▶ **TO DO**: Word for word, give the data again without its pictures.

☆ ☆ ☆

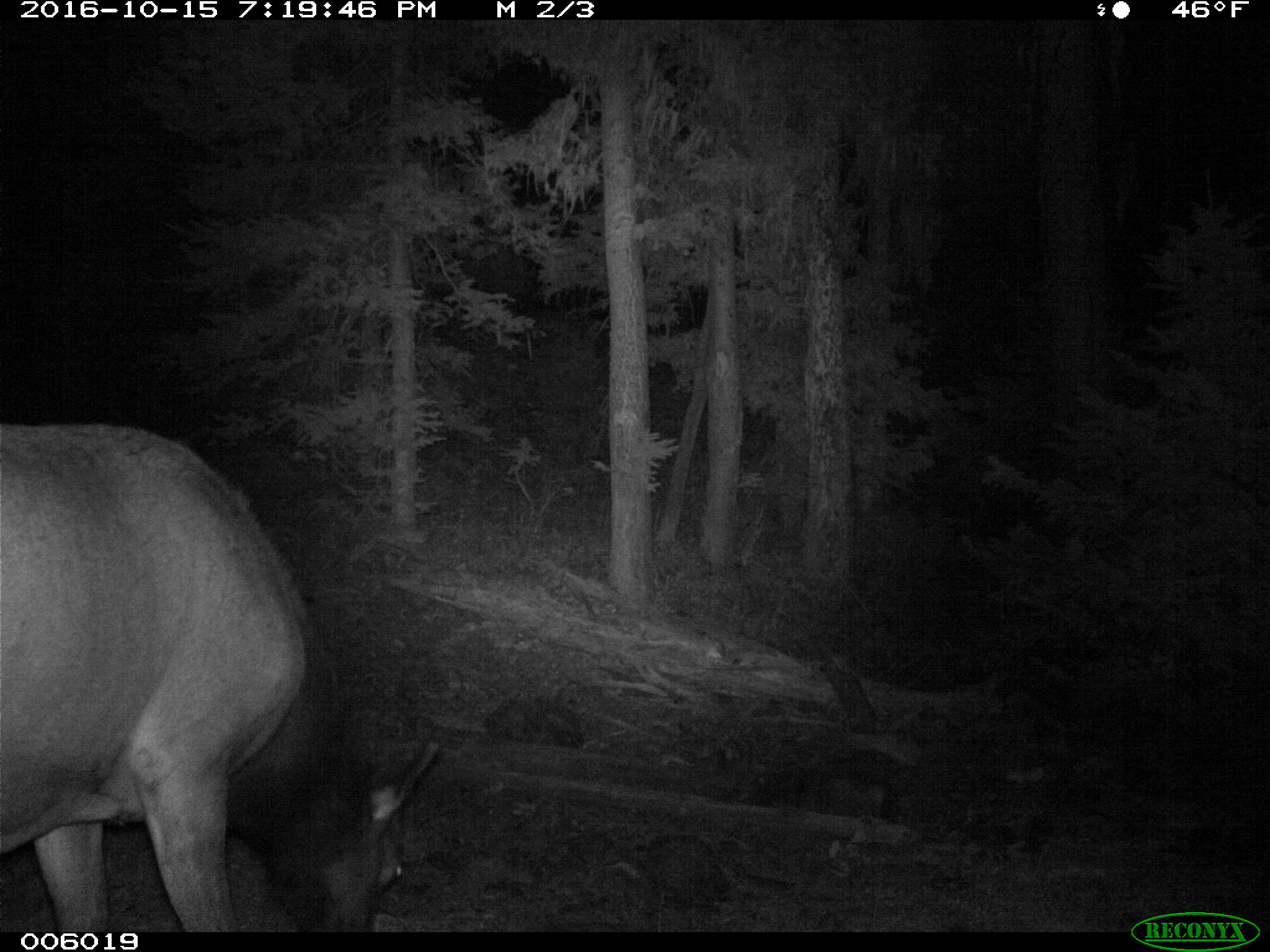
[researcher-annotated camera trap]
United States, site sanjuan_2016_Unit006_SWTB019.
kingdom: Animalia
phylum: Chordata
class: Mammalia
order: Artiodactyla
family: Cervidae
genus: Cervus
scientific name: Cervus elaphus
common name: red deer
Cervus elaphus (red deer).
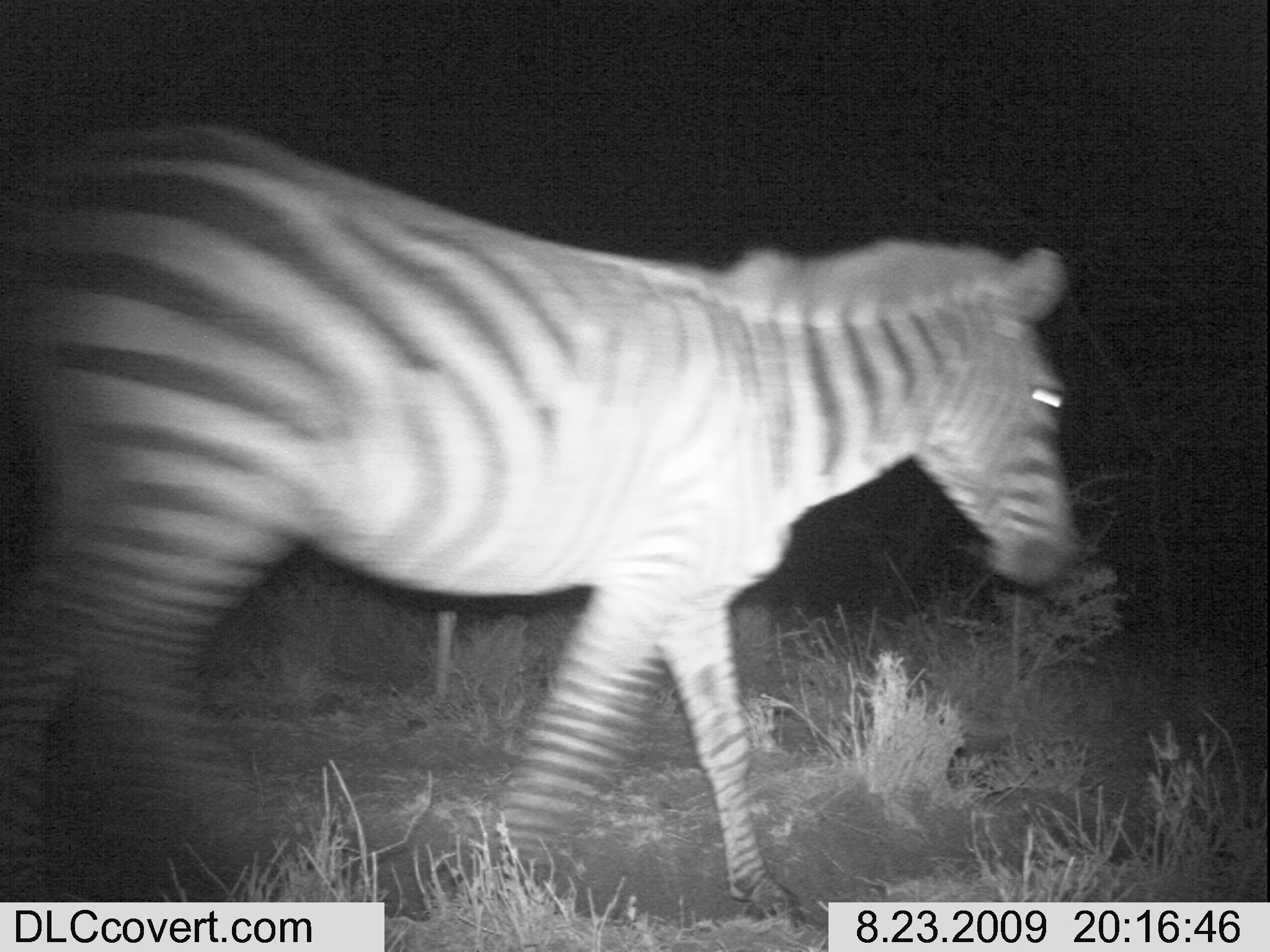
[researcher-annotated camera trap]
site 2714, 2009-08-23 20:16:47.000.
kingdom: Animalia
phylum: Chordata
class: Mammalia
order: Perissodactyla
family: Equidae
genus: Equus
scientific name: Equus quagga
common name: plains zebra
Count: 1.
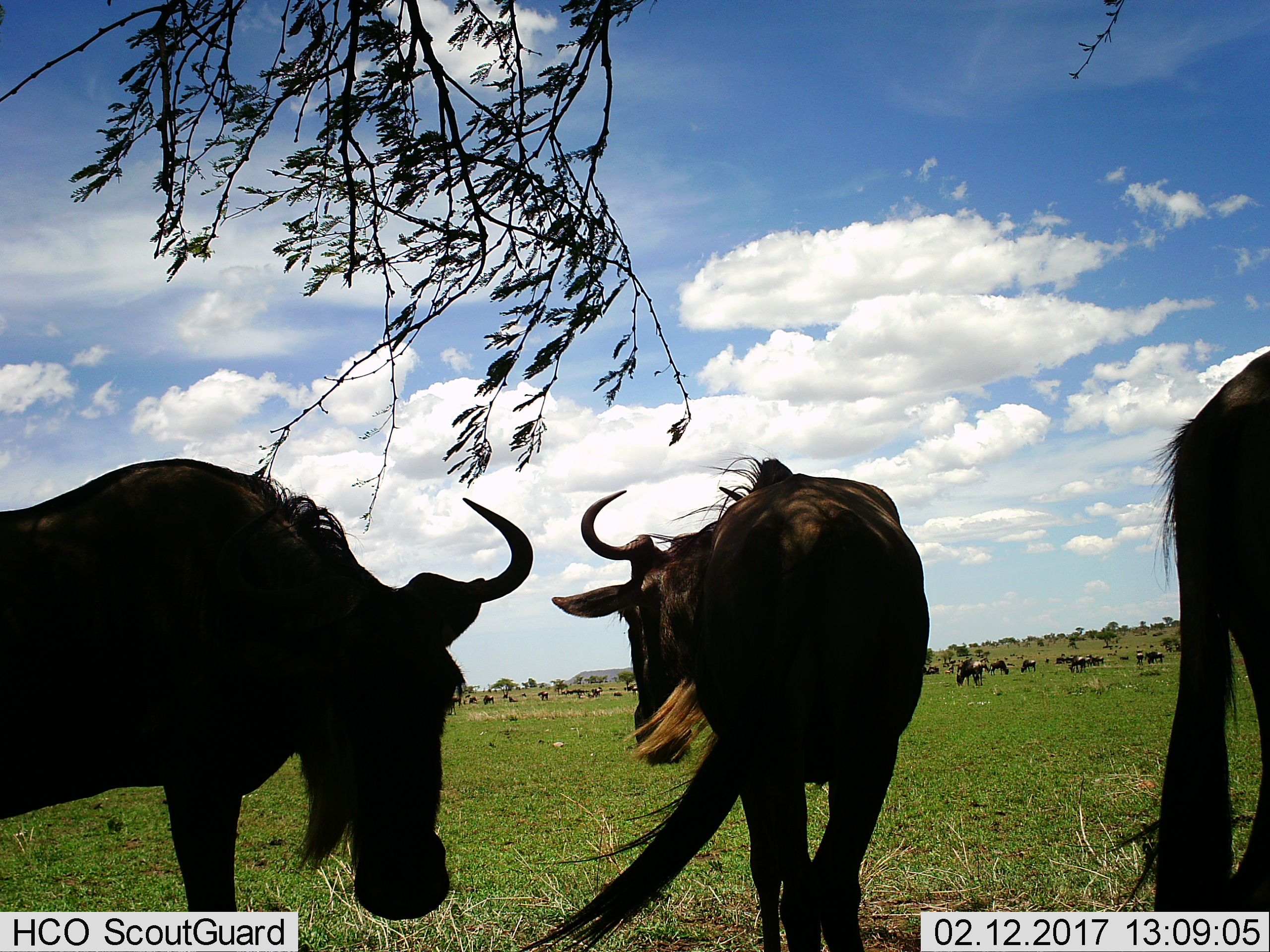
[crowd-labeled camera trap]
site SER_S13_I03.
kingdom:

☆ ☆ ☆

▶ **EXERCISE RESULT**:
[researcher-annotated camera trap]
United States, site sanjuan_2016_Unit006_SWTB019.
kingdom: Animalia
phylum: Chordata
class: Mammalia
order: Artiodactyla
family: Cervidae
genus: Cervus
scientific name: Cervus elaphus
common name: red deer
Cervus elaphus (red deer).
[researcher-annotated camera trap]
site 2714, 2009-08-23 20:16:47.000.
kingdom: Animalia
phylum: Chordata
class: Mammalia
order: Perissodactyla
family: Equidae
genus: Equus
scientific name: Equus quagga
common name: plains zebra
Count: 1.
[crowd-labeled camera trap]
site SER_S13_I03.
kingdom:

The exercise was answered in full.